Sources have told Breitbart News that board members have explored easy legal options in the Sorensen matter, but are reluctant to push Sorensen out of the Chair position.
Chambers, who as District Attorney is the lead prosecutor in the county, told the Pantagraph that Sorensen “has done a solid job as our County Board chairman and I regret that actions unrelated to that have had an impact.”
While a skeptic may question whether or not an eight-count federal indictment for fraud is really an unrelated matter in evaluating a public official’s actions, it isn’t known if the conduct was in fact unrelated.
Sorensen has been Chair of the McLean County Board since 2007. State Farm Insurance, a major US corporation, is headquartered in Bloomington, the county seat, and is the area’s largest employer. One doesn’t have to be a hardened cynic to wonder whether his powerful public office had any bearing on his employment at State Farm or any oversight he was subjected to there.
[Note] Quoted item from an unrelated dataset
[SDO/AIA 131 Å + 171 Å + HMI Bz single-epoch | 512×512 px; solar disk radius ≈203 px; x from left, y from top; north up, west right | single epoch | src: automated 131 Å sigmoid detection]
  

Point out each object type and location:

Although it isn’t known, it is certainly possible that his position on the County Board facilitated or made easier the fraud he is alleged to have committed.
In 2014, the McLean County Board was given a failing grade for transparency by government watchdog Illinois Policy Review. The Board has also been criticized for making it virtually impossible for regular citizens to address the Board. A local reporter even penned a piece titled, “The McLean County Board doesn’t want to hear from you.”
A recent Gallup poll found that 75 percent of Americans believe corruption is widespread in government. A CNN poll last week found that 69 percent of Americans were at least “somewhat angry” about how government was run in the US.
We’re conditioned to think of government through the lens of Washington or our state capitals. Government, however, has an enormous, and often most direct, impact at the local level. When elected members of a county board refuse to take action against a colleague who has been indicted by federal prosecutors, it erodes the trust the public has in its officials.
When even a District Attorney thinks the “solid work” an elected official has done in anyway outweighs potential corruption by that official, it fosters the public’s fear that officials believe they are subject to different rules than the rest of us. Especially when it is possible that the official’s position may have facilitated his fraud.
Publicly calling on a colleague to relinquish the powers of his Chairmanship is no doubt a hard task. Presumably, though, elected officials offer themselves to voters as being willing to do the hard tasks. There aren’t just trappings to office. There are also responsibilities.